== Text excerpt ==
Thursday, May 23, 2013

BIG CHANGES COMING TO CALIFORNIA’S CONGRESSIONAL DELEGATION



CALIFORNIA FOCUS
FOR RELEASE: FRIDAY, JUNE 7, 2013, OR THEREAFTER


BY THOMAS D. ELIAS
          “BIG CHANGES COMING TO CALIFORNIA’S CONGRESSIONAL DELEGATION”


          California saw plenty of change to its congressional delegation last year, with the long-serving likes of Fortney “Pete” Stark (East Bay area), David Dreier (San Dimas), Jerry Lewis (Redlands), Joe Baca (San Bernardino County), Elton Gallegly (Simi Valley), Mary Bono Mack (Palm Springs) and more either retiring or getting turned out.


For most of their veteran colleagues remaining, reelection seems all but certain. Nancy Pelosi, the former Speaker of the House and current Democratic minority leader, hasn’t had a serious challenger since essentially inheriting her San Francisco-based seat in 1987 on the death of Sala Burton, who had taken it over from her husband, Phil Burton, a liberal lion and legendary master of gerrymandering.


          But Pelosi is now 73 and her age will probably see her out of Congress before another decade goes by.


          In that way,Pelosi is pretty typical of the state’s 53-member delegation, replete with sexagenarians and septuagenarians.


          Just look at the solidly Democratic districts stretching hundreds of miles south from Pelosi’s turf: Jackie Speier, 63, of San Mateo; Anna Eshoo, 70, of Palo Alto; Zoe Lofgren, 65, whose district reaches from San Jose to Gilroy; Mike Honda, 71, of San Jose, Sam Farr, 71, of Monterey County and Lois Capps, 75, of Santa Barbara County.

== Given instruction A ==
In the column on California's congressional delegation, in what year did Nancy Pelosi essentially inherit her San Francisco-based seat?
== Given instruction B ==
Transcribe the column on California's congressional delegation word for word, from "For most of" to "sexagenarians and septuagenarians.".
== Given instruction C ==
Do these statements agree with the column on California's congressional delegation? For each, answer yes or no and quote the words that decide it. (i) Nancy Pelosi is 73. (ii) California's congressional delegation has 53 members. (iii) Sala Burton took over the seat from her son.
The material after this point is separate from the column on California's congressional delegation.

[Excerpts of spatial question data]
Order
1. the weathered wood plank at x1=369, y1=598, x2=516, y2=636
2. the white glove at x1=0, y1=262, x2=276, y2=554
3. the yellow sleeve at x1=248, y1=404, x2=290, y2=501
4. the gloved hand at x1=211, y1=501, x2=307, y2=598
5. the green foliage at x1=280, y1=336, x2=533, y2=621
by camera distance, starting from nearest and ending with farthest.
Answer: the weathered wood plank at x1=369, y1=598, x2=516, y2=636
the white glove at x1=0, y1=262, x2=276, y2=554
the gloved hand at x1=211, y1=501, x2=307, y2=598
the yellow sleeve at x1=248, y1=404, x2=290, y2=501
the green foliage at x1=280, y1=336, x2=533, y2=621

...

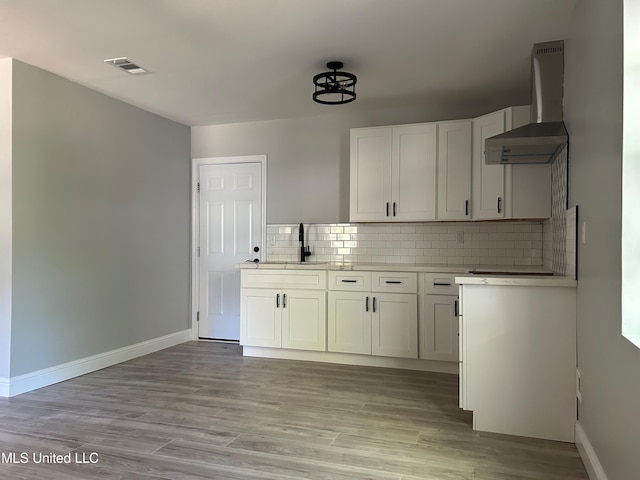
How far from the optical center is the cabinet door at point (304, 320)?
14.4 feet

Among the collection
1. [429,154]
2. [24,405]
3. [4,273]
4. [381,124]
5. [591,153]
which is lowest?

==

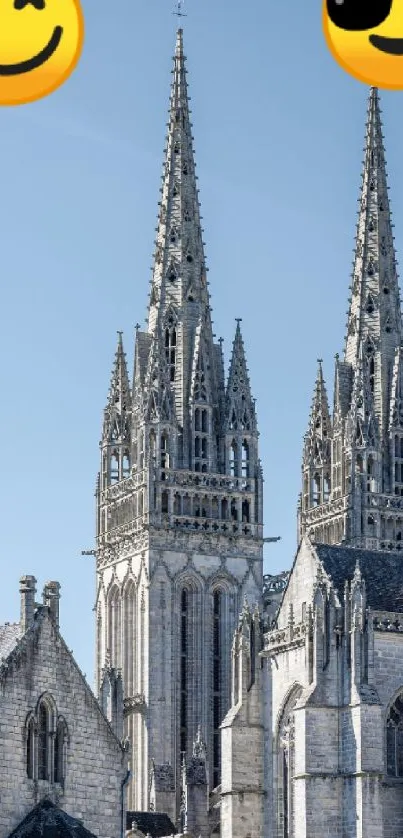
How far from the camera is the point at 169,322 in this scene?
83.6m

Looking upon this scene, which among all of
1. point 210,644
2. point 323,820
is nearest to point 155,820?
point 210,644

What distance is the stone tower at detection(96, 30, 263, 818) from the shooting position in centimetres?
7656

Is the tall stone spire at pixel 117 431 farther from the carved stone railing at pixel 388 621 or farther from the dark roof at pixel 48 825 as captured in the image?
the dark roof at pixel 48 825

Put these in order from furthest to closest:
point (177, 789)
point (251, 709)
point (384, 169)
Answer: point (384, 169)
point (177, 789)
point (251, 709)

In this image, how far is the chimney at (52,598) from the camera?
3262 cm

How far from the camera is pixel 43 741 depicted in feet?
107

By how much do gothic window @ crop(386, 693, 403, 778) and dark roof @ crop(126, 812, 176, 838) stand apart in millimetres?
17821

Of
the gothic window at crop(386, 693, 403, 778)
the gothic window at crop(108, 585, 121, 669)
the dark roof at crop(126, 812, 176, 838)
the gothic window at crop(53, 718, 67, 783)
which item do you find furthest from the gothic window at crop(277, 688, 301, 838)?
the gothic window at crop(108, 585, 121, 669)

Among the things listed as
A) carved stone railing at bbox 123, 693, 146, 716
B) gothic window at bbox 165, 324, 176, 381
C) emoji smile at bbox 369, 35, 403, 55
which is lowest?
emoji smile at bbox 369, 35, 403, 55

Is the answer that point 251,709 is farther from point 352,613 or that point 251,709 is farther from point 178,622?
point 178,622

== Expected answer A ==
1987

== Expected answer B ==
For most of their veteran colleagues remaining, reelection seems all but certain. Nancy Pelosi, the former Speaker of the House and current Democratic minority leader, hasn’t had a serious challenger since essentially inheriting her San Francisco-based seat in 1987 on the death of Sala Burton, who had taken it over from her husband, Phil Burton, a liberal lion and legendary master of gerrymandering.


          But Pelosi is now 73 and her age will probably see her out of Congress before another decade goes by.


          In that way,Pelosi is pretty typical of the state’s 53-member delegation, replete with sexagenarians and septuagenarians.

== Expected answer C ==
(i) Yes: "But Pelosi is now 73"
(ii) Yes: "the state’s 53-member delegation"
(iii) No: "who had taken it over from her husband, Phil Burton"